Problem details: Extract the listing in its entirety, keeping each line identical to the original.

The data:
****************************************
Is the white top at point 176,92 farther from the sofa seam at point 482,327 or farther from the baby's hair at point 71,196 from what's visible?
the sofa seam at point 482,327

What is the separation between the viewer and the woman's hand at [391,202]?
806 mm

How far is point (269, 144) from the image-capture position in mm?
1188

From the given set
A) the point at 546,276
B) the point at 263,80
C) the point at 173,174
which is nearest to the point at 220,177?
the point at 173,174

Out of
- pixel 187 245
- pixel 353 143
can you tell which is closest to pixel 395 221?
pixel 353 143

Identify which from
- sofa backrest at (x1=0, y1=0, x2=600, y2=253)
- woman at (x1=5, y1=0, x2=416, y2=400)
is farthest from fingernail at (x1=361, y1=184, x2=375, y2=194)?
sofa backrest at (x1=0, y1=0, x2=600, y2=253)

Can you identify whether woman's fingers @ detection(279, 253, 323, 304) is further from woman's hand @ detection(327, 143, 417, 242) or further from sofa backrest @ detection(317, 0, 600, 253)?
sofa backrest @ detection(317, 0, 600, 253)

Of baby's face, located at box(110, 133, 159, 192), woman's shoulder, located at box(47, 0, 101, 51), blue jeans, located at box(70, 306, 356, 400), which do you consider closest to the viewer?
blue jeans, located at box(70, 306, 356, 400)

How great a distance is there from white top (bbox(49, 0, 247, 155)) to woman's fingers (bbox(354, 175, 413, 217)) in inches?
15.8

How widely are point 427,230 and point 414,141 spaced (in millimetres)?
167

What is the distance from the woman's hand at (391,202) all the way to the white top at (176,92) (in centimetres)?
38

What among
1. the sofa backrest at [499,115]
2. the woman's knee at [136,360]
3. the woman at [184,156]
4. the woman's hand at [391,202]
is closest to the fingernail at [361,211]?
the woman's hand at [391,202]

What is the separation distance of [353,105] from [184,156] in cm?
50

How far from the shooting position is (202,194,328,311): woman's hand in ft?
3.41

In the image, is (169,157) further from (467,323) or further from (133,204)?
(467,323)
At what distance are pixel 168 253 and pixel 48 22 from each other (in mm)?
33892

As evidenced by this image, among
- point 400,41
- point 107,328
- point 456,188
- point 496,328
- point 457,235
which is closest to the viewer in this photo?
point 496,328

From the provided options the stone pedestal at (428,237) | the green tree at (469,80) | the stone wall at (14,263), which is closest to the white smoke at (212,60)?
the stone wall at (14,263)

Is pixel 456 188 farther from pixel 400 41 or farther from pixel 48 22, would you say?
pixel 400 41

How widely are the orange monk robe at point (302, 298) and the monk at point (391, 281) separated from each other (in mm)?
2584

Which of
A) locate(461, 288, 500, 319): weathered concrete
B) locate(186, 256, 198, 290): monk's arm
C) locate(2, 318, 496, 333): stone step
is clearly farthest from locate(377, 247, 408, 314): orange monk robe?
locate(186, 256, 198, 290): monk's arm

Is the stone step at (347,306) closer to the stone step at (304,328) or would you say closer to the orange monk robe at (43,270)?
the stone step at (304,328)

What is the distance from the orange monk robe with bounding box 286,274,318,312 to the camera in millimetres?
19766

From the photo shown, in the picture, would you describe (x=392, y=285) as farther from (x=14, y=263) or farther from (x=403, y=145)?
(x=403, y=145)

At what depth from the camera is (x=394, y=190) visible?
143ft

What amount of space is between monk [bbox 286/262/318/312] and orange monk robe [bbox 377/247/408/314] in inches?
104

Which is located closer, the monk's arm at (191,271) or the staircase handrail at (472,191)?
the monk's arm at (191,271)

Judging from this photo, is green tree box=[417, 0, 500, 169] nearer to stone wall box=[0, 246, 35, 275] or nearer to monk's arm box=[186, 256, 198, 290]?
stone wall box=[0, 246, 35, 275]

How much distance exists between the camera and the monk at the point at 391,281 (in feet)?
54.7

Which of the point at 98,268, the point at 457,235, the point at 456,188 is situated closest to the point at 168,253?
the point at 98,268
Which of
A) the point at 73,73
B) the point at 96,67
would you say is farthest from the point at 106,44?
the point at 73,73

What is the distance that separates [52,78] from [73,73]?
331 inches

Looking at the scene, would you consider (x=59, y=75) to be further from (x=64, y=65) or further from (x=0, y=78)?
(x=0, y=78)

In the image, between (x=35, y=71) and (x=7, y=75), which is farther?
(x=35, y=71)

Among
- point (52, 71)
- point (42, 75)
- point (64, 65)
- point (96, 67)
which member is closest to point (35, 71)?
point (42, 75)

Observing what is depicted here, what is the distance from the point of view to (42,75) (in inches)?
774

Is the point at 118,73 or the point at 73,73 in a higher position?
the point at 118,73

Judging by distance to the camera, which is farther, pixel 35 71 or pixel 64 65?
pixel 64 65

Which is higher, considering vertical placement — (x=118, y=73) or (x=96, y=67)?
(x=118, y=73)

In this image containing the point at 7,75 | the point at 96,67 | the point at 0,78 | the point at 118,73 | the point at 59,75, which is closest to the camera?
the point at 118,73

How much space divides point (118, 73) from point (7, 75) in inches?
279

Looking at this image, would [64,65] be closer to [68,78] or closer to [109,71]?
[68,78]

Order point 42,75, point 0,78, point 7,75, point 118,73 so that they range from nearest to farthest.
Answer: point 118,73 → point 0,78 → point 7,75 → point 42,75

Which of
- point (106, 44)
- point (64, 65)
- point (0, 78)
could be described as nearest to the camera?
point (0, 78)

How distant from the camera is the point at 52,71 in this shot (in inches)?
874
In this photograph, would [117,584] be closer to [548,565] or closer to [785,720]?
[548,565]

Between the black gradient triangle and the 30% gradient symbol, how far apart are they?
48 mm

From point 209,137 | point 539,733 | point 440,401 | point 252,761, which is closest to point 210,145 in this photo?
****************************************
Finished task:
Is the white top at point 176,92 farther from the sofa seam at point 482,327 or farther from the baby's hair at point 71,196 from what's visible?
the sofa seam at point 482,327

What is the separation between the viewer and the woman's hand at [391,202]?
806 mm

How far is point (269, 144) from the image-capture position in mm?
1188

From the given set
A) the point at 546,276
B) the point at 263,80
C) the point at 173,174
which is nearest to the point at 220,177?
the point at 173,174

Out of
- pixel 187 245
- pixel 353 143
can you tell which is closest to pixel 395 221?
pixel 353 143

Identify which from
- sofa backrest at (x1=0, y1=0, x2=600, y2=253)
- woman at (x1=5, y1=0, x2=416, y2=400)
is farthest from fingernail at (x1=361, y1=184, x2=375, y2=194)?
sofa backrest at (x1=0, y1=0, x2=600, y2=253)

Can you identify whether woman's fingers @ detection(279, 253, 323, 304) is further from woman's hand @ detection(327, 143, 417, 242) or further from sofa backrest @ detection(317, 0, 600, 253)?
sofa backrest @ detection(317, 0, 600, 253)

Of baby's face, located at box(110, 133, 159, 192), woman's shoulder, located at box(47, 0, 101, 51), blue jeans, located at box(70, 306, 356, 400), which do you consider closest to the viewer?
blue jeans, located at box(70, 306, 356, 400)

How great a distance is there from white top (bbox(49, 0, 247, 155)) to woman's fingers (bbox(354, 175, 413, 217)) in inches?
15.8

How widely are point 427,230 and point 414,141 spaced (in millimetres)?
167

What is the distance from the woman's hand at (391,202) all the way to the white top at (176,92) (in centimetres)?
38

What among
1. the sofa backrest at [499,115]
2. the woman's knee at [136,360]
3. the woman at [184,156]
4. the woman's hand at [391,202]
is closest to the fingernail at [361,211]?
the woman's hand at [391,202]

What is the separation distance of [353,105] from [184,156] in cm?
50

How far from the shooting position is (202,194,328,311): woman's hand in ft?
3.41

In the image, is (169,157) further from (467,323) or further from (133,204)?
(467,323)
At what distance are pixel 168 253 and pixel 48 22 from each other (in mm)?
33892

As evidenced by this image, among
- point 400,41
- point 107,328
- point 456,188
- point 496,328
- point 457,235
which is closest to the viewer in this photo?
point 496,328

From the provided options the stone pedestal at (428,237) | the green tree at (469,80) | the stone wall at (14,263), which is closest to the white smoke at (212,60)?
the stone wall at (14,263)

Is pixel 456 188 farther from pixel 400 41 or farther from pixel 48 22, would you say?
pixel 400 41

How widely are the orange monk robe at point (302, 298) and the monk at point (391, 281) separated from each other (in mm)?
2584

Which of
A) locate(461, 288, 500, 319): weathered concrete
B) locate(186, 256, 198, 290): monk's arm
C) locate(2, 318, 496, 333): stone step
is clearly farthest from locate(377, 247, 408, 314): orange monk robe?
locate(186, 256, 198, 290): monk's arm

Is the stone step at (347,306) closer to the stone step at (304,328) or would you say closer to the orange monk robe at (43,270)?
the stone step at (304,328)

What is the distance from the orange monk robe with bounding box 286,274,318,312 to the camera in millimetres?
19766

From the photo shown, in the picture, would you describe (x=392, y=285) as farther from (x=14, y=263) or farther from (x=403, y=145)?
(x=403, y=145)

At what depth from the camera is (x=394, y=190) visible?
143ft

What amount of space is between monk [bbox 286/262/318/312] and orange monk robe [bbox 377/247/408/314] in inches?
104

Which is located closer, the monk's arm at (191,271) or the staircase handrail at (472,191)?
the monk's arm at (191,271)

Judging from this photo, is green tree box=[417, 0, 500, 169] nearer to stone wall box=[0, 246, 35, 275] or nearer to monk's arm box=[186, 256, 198, 290]?
stone wall box=[0, 246, 35, 275]

How much distance exists between the camera and the monk at the point at 391,281 (in feet)?
54.7

Which of the point at 98,268, the point at 457,235, the point at 456,188 is situated closest to the point at 168,253?
the point at 98,268
Which of
A) the point at 73,73
B) the point at 96,67
would you say is farthest from the point at 106,44?
the point at 73,73

What is the distance that separates [52,78] from [73,73]?
331 inches

Looking at the scene, would you consider (x=59, y=75) to be further from (x=64, y=65) or further from (x=0, y=78)?
(x=0, y=78)

In the image, between (x=35, y=71) and (x=7, y=75), which is farther?
(x=35, y=71)

Among
- point (52, 71)
- point (42, 75)
- point (64, 65)
- point (96, 67)
which member is closest to point (35, 71)?
point (42, 75)

Observing what is depicted here, what is the distance from the point of view to (42,75) (in inches)?
774

Is the point at 118,73 or the point at 73,73 in a higher position?
the point at 118,73

Judging by distance to the camera, which is farther, pixel 35 71 or pixel 64 65?
pixel 64 65

Which is higher, considering vertical placement — (x=118, y=73) or (x=96, y=67)?
(x=118, y=73)

In this image containing the point at 7,75 | the point at 96,67 | the point at 0,78 | the point at 118,73 | the point at 59,75, which is closest to the camera?
the point at 118,73

How much space divides point (118, 73) from point (7, 75) in inches?
279

Looking at this image, would [64,65] be closer to [68,78] or closer to [109,71]?
[68,78]

Order point 42,75, point 0,78, point 7,75, point 118,73 so that they range from nearest to farthest.
Answer: point 118,73 → point 0,78 → point 7,75 → point 42,75

Which of
- point (106, 44)
- point (64, 65)
- point (0, 78)
could be described as nearest to the camera?
point (0, 78)

How distant from the camera is the point at 52,71 in this shot (in inches)?
874
In this photograph, would [117,584] be closer to [548,565] or closer to [785,720]?
[548,565]

Between the black gradient triangle and the 30% gradient symbol, how far apart are they?
48 mm

From point 209,137 | point 539,733 | point 440,401 | point 252,761, which is closest to point 210,145 in this photo?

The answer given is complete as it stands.